Thanks JD - Yes that is exactly what I’m looking to do. Is there an easy way to set the humdity threshold and change it. For example I may want to trigger the damper when its at 50% or other times I may want 45%. I realize I can just edit the rule, but it would be nice if there was a UI of sorts where I could enter a humidity level or use up/down arrows to change the current setting, and the rule would automatically pick up on the set threshold from that UI location (rather than hard coding it into the rule). Can that be done?

It just depends on the specific smartapp you use to set the rule. :sunglasses:

Any recommendations please? Thanks!

Sorry, I haven’t investigated any of these, hopefully others will respond. Do you use an iPhone or android or Windows?

I use an iPhone. Thanks!

SmartApps don’t have any UI beyond what’s available in setup. They can’t do what you’re asking. The best thing you could do would be to build a virtual humidistat device, and then link that device to your setup with a SmartApp. That’s going to take a lot of custom code and time in the IDE.

Perhaps someone here has done something like that and will chime in.

The MIMOlite is the only dry contact relay I’m familiar with that can run on low voltage without modification. It’s crazy expensive for what you’re asking for… but it would work.

If it were me, I’d just use the GoControl device.

1 Like

It’s true most smartapps use the regular UI, but since you have an iPhone, you might look into the thirdparty app SmartRules. It has its own UI and while you would be changing the rule each time, you might find it easier to do there. There’s a free version that lets you set up one rule to try it out. The full version costs $7, which many people, including me, find well worth it. Anyway, Just another option to consider for iPhone users. :sunglasses:

1 Like

I took your advice Paul and got the GoControl.

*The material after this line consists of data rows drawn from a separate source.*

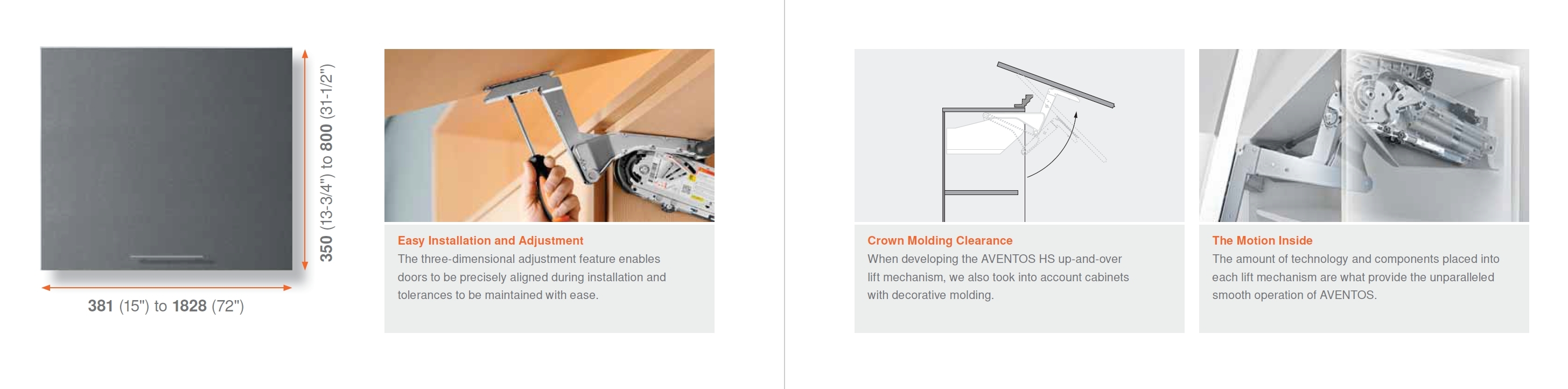 350 (13-3/4") to 800 (31-1/2")

381 (15") to 1828 (72")

Easy Installation and Adjustment
The three-dimensional adjustment feature enables doors to be precisely aligned during installation and tolerances to be maintained with ease.

Crown Molding Clearance
When developing the AVENTOS HS up-and-over lift mechanism, we also took into account cabinets with decorative molding.

The Motion Inside
The amount of technology and components placed into each lift mechanism are what provide the unparalleled smooth operation of AVENTOS.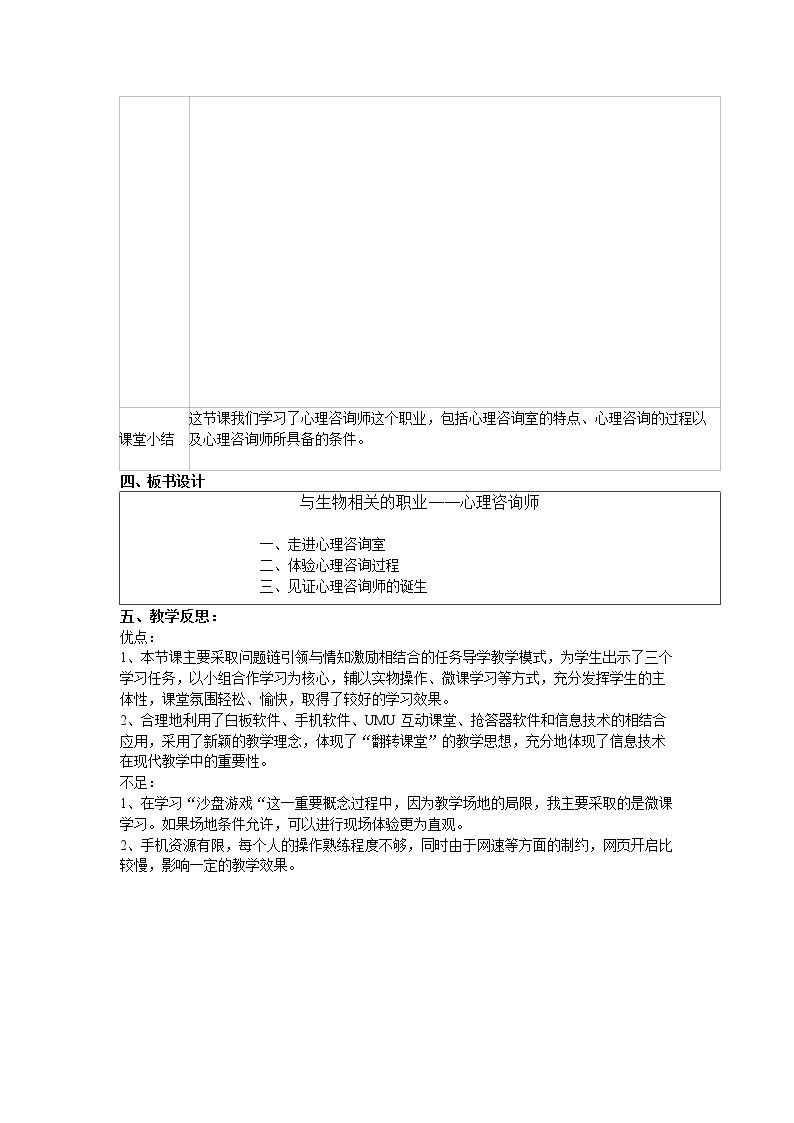 | | |
|---|---|
| 课堂小结 | 这节课我们学习了心理咨询师这个职业，包括心理咨询室的特点、心理咨询的过程以及心理咨询师所具备的条件。 |

四、板书设计

与生物相关的职业——心理咨询师

一、走进心理咨询室
二、体验心理咨询过程
三、见证心理咨询师的诞生

五、教学反思：
优点：
1、本节课主要采取问题链引领与情知激励相结合的任务导学教学模式，为学生出示了三个学习任务，以小组合作学习为核心，辅以实物操作、微课学习等方式，充分发挥学生的主体性，课堂氛围轻松、愉快，取得了较好的学习效果。
2、合理地利用了白板软件、手机软件、UMU互动课堂、抢答器软件和信息技术的相结合应用，采用了新颖的教学理念，体现了“翻转课堂”的教学思想，充分地体现了信息技术在现代教学中的重要性。
不足：
1、在学习“沙盘游戏“这一重要概念过程中，因为教学场地的局限，我主要采取的是微课学习。如果场地条件允许，可以进行现场体验更为直观。
2、手机资源有限，每个人的操作熟练程度不够，同时由于网速等方面的制约，网页开启比较慢，影响一定的教学效果。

Really like it a lot. Very easy and basic when it comes down to it like you said.

I have a question about the little green LED on the front. The instructions say that by default the green light is on when the unit is latched and powering the devices its attached to, and off otherwise. And goes on to say that you can change this to be reversed (so the light is off when giving power and on when not). Oddly enough, my unit came with it in this reversed scenario where it lights up to indicate its not providing power. Do you know how to put it into the other setting? I’m not sure how to do this and the instructions do not say, nor are there any jumpers on it. Thanks!

There are probably z-wave parameter changes that you can send to the relay to reverse the LED behavior. These are little packets of data that you can send to a device to changes its physical behavior.

Unfortunately, I don’t know what parameter to change on that device. Doubly unfortunately, SmartThings can’t send parameter changes without writing a custom device handler for your device.

Do some google searching and see if the information is listed, or call the manufacturer. Once you have that information, someone here might be able to write the code for you.

Thanks Paul. I tried calling the manufacturer but was on hold for a long time and then they closed. Will try again tomorrow. I would think there would be a generic smartapp where you can pick a device and give it a parameter name and a value and have it send that data to the device. I’ll let you guys know what I hear. Thanks again.

Unfortunately, SmartApps can’t send parameter changes. Only device handers can.

Many other home automation hubs have a utility that can send parameter changes directly to devices, but SmartThings has no such utility.